先日、関西フィルの演奏会へ。お目当ては、ガーシュインのピアノ協奏曲(へ調)である。ガーシュインならでは、ピアノも管弦楽もジャジィーな大曲。ピアノはジャズピアニストの小川理子さん。期待に違わない演奏、やはりガーシュインの曲はジャズピアニストが似合う。

実は、小川理子さんのガーシュインは今回2回目である。

前回も関西フィルの演奏会で、ガーシュインの〝ラプソディー・イン・ブルー〟だった。二、三年前の演奏会と思っていたが、彼女の自伝的エッセイを読むと2014年のことだと分かった。

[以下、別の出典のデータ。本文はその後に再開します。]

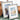 Wheat Stalk Photo Frame - Nature-Inspired Decorative Frame - DecorOfficial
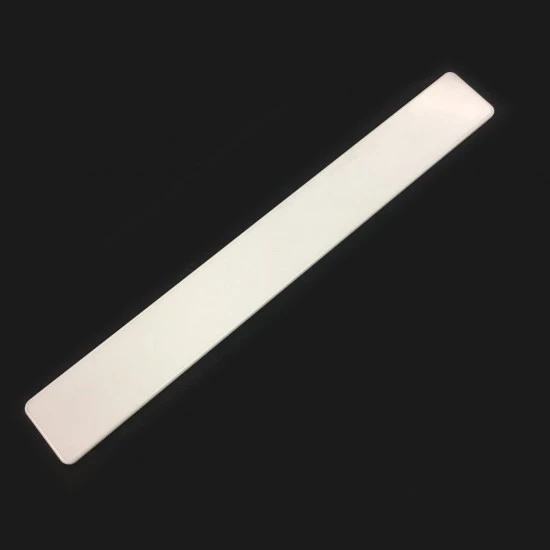 300mm Window Cill Square End Cap - Double Ended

そう、文芸春秋社出版の小川理子の自伝的エッセイ本が〝音の記憶〟(2017年)である。今回の演奏会後に購入して読んだ。f:id:kuroyurihaze:20220220224042j:image

この本の副題は〝技術と心をつなげる〟という。そのこころは…。

小川理子さんはジャズピアニスト以外の顔がある。理工系の学部で音響を研究して卒業後、希望していた松下電器の音響研究所に配属され、高級オーディオの研究開発に携われたのだ。あの往年の高級オーディオブランド〝テクニクス〟の時代にその中枢にいた方ということ。

その後、時代の変わり目に音響研究所はなくなり、小川さんは他の部署を渡り歩くことになる。その間にジャズピアニストとしての評価を海外でも高めて、一時はプロに専念するか葛藤されていた。

時代はさらに変わり目を迎え、パナソニックは嘗ての高級オーディオブランド〝テクニクス〟の復活を決め、その責任者に小川理子が任命されたのだ。一度歴史の途絶えた技術を復活するまでの困難の数々が〝音の記憶〟で語られている。

僕が〝ラプソディー・イン・ブルー〟を聴いた2014年はその怒涛の日々の真っ只中であったのだ。そういえば、あの演奏会で指揮者の藤岡幸夫さんが〝小川さんは会社からリハーサルに来て、リハーサルが終わったら会社に戻ってお仕事、本番の後も会社に戻るんですよー。〟と紹介していた。

テクニクスの音響製品は、小川さんの音審査に合格しないと製品化されないそうで、それが技術者にとって最難関だそうだ。

僕はジャズピアニストの小川理子さんのファンになったが、〝音の記憶〟を読んでからは一気に〝テクニクス〟のファンにもなった。

テクニクス〟の製品、ひとつ手にしてみようかな。